As a divorced dad, your time with your kids is precious. While you were once a constant presence in their lives, this usually isn’t possible following divorce, because they will be dividing their time between you and their mom. Adjusting to new parenting schedules can sometimes be difficult, but once you have settled in to your post-divorce lives, you can get used to the new arrangements and make the most of the time you have together. Whether you and your ex share equal custody or not, your time with your kids will be limited, and you’ll want to make sure to address anything that would limit or take away that time. If your ex has deliberately withheld parenting time or otherwise interfered with your visitation, you should take immediate action to protect your parental rights and avoid causing harm to your children.

Interference With Parenting Time Is Illegal in Most Cases

Unfortunately, your relationship with your ex might not be especially rosy after your divorce. The two of you are likely still feeling the emotional fallout of your breakup, and even if you have done your best to put this conflict behind you, disputes may still flare up, leading either of you to attempt to hurt the other. One way ex-spouses may try to inflict harm is by refusing to allow their former partner to see their kids or otherwise interfering with their parenting time. 

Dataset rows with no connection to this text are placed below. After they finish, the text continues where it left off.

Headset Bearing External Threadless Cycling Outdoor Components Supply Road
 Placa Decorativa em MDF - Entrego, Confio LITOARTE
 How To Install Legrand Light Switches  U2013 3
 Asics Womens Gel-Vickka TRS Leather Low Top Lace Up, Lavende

While withholding of parenting time is sometimes overt, with one parent stating that the other parent is not allowed to see or spend time with the kids, interference with visitation is often much more subtle. Your ex may regularly be late when dropping off your kids, or she may invite herself along on outings with your children. She may regularly schedule children’s activities or appointments during your parenting time, or she may constantly be calling them or attempting to monitor your whereabouts and what you are doing. Regardless of how it happens, interference with parenting time is not acceptable, and you may need to take legal action to address it.